§ **Problems**:
[1] In the article on the end of Oracle, revise the passage from "was a long-term" to "be proved right.", changing "Channel 4" to "Channel Four".
[2] Answer these questions using the article on the end of Oracle.
(a) How many letters has Oracle received in the last two weeks?
(b) On which episode did Park Avenue finish?
(c) For how many years does the franchise run?

Ian Black laments the death of a small art form

SO / Farewell then / Beat Box / Probably / Just as well / My bottle of

perfume / Is almost / Empty.

Thus spoke Masha, the Erotic Poetess of Aberdeen, on December 31. She

was a long-term correspondent and was saying goodbye to a small,

ephemeral, but deeply cherished art form, to wit, Oracle Limited, the

ITV and Channel 4 Teletext service. I've always thought that calling an

oracle ''limited'' was hubris but it pains me to be proved right.

Those whom the gods would destroy they first make mad, it is said, and

if the electronic pages of Buzz or Beat Box in the past few days are

anything to go by then the gods are going to have to destroy an awful

lot of young people, because they are as mad as hell.

Heathcliff Mudhoney of The Twangs, Neath, says ''When I was one and

seven / My Beat Box went to Heaven / It left behind a terrible gap /

Which will be filled with awful crap.''

There are certain straws in the wind, or electrons on the cathode that

indicate that he might be right. Beat Box and Buzz were both sounding

boards for a very vocal and fairly large minority who regarded their

editors and their fellow correspondents as friends and co-conspirators

against the adult world. They had nicknames, passwords, and a language

of their own. You could write, phone, or fax messages over a standard

British Telecom line at standard BT charges and you could get away with

slightly naughty words.

Oracle have received over 10,000 letters in the last two weeks, almost

all of them supportive. They have no idea how many phone calls they get

as the tape is full after 150 per day and it has been full every day for

months. Hardest hit are the soap addicts. It was titled Park Avenue, was

Britain's only written soap, and finished on its 1445th episode (it did

six episodes a week) with the words, '' 'Well, bugger me', said

Cathall,'' putting an end to an almost four-year saga of exorcism, rape,

violence, love, and tenderness, which was just tongue in cheek enough to

keep the cynical interested and genuine enough to have created bereft


It is now, by the nature of the medium, gone forever. No re-runs, no

new fans, only old ones. One such is Mrs Janet Wharton of

Barrow-in-Furness. ''I'm going to miss it terribly,'' she said. ''I've

got right into Park Avenue. I hate the Government for doing this.''

George Robertson, MP for Hamilton, is another supporter. ''It is quick

and, very importantly, objective reporting,'' he said last week, ''and

as well as that I had a 75-word piece on it and my children thought I

was God.''

When the franchise, which runs for 10 years, was put up for grabs by

the Government, Teletext UK Limited, as they were then known, made a bid

higher than the entire turnover of Oracle. They have, according to Mr

Bean, marketing manager of Teletext (not a fan of Rowan Atkinson, I'll

be bound), already sold more than #9m worth of advertising, which is

more than the bid for the whole franchise.

§ **Extracted information**:

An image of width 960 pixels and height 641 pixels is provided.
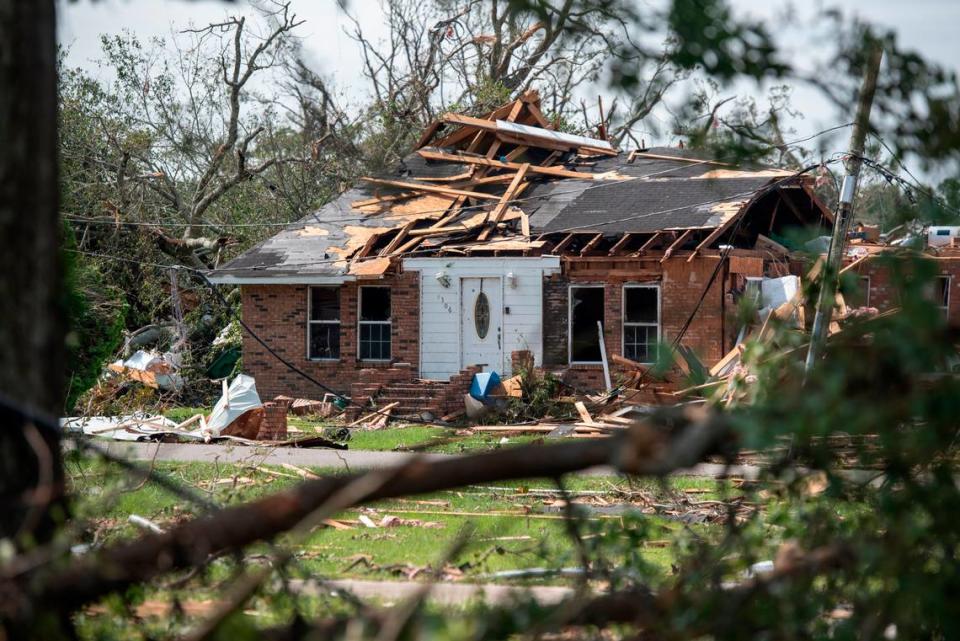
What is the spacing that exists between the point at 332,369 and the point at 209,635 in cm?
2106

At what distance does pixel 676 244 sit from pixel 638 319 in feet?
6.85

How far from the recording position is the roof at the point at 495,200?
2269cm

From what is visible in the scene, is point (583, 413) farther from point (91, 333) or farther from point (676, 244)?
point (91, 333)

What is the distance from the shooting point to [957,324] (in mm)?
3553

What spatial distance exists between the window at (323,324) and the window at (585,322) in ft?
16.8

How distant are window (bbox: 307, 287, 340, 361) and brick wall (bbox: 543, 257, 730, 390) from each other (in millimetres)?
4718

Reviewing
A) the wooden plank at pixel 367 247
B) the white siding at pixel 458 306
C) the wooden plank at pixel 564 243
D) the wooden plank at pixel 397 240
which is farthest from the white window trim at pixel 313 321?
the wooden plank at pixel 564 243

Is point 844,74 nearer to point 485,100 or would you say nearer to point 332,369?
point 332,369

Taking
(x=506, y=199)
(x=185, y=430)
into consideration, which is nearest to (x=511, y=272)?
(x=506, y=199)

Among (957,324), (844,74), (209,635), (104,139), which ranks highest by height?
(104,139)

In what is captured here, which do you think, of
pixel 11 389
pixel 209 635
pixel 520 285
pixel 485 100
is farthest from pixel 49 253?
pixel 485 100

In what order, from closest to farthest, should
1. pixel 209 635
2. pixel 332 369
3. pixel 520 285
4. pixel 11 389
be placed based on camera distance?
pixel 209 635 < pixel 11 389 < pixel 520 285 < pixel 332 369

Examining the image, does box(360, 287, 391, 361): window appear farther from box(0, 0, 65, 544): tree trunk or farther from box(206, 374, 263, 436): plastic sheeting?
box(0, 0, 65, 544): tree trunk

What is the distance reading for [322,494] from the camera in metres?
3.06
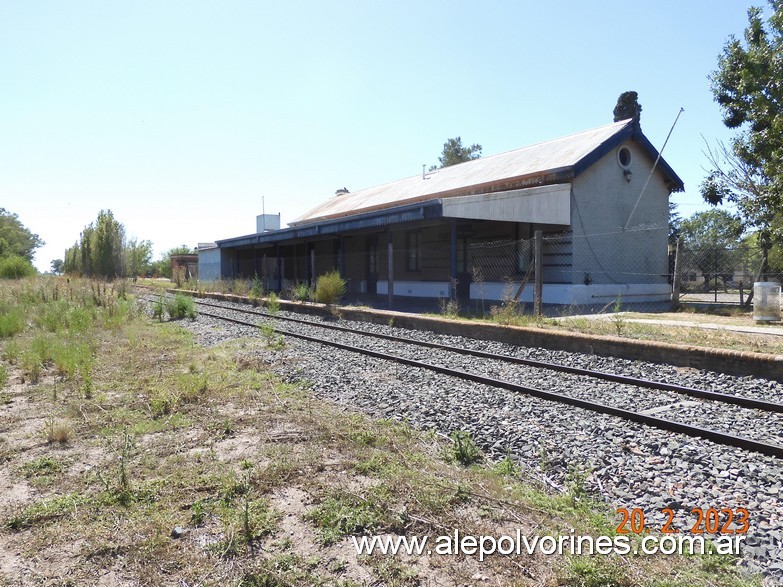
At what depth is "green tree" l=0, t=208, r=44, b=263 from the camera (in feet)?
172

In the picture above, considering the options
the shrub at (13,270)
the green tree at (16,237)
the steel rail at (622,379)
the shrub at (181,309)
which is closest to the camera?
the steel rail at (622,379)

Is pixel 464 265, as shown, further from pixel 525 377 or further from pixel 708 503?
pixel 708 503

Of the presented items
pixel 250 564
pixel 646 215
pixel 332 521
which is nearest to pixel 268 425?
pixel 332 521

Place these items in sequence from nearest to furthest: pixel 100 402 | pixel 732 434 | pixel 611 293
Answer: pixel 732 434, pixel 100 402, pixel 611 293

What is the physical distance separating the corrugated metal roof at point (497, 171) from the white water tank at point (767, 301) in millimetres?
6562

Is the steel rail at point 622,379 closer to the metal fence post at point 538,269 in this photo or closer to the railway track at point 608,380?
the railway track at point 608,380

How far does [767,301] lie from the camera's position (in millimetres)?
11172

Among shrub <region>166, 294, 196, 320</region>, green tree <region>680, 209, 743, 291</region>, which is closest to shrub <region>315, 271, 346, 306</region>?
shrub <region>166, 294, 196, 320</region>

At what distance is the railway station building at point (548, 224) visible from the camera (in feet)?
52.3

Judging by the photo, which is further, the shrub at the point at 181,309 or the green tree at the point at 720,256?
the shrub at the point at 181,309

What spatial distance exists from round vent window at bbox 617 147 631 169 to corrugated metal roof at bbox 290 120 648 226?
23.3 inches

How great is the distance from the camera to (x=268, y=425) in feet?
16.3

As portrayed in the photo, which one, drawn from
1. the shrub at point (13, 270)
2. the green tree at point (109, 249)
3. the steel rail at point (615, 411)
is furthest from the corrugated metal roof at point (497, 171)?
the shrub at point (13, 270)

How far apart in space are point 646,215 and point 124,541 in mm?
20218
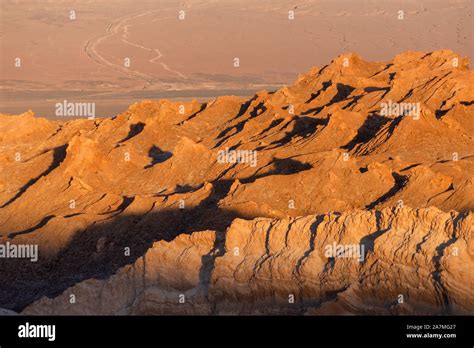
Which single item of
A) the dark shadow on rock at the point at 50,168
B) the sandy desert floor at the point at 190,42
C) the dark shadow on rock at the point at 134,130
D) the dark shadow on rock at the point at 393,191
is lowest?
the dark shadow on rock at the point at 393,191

§ **Answers to the problems**:
[1]
was a long-term correspondent and was saying goodbye to a small,

ephemeral, but deeply cherished art form, to wit, Oracle Limited, the

ITV and Channel Four Teletext service. I've always thought that calling an

oracle ''limited'' was hubris but it pains me to be proved right.

[2]
(a) Over 10,000.
(b) Its 1445th episode.
(c) 10 years.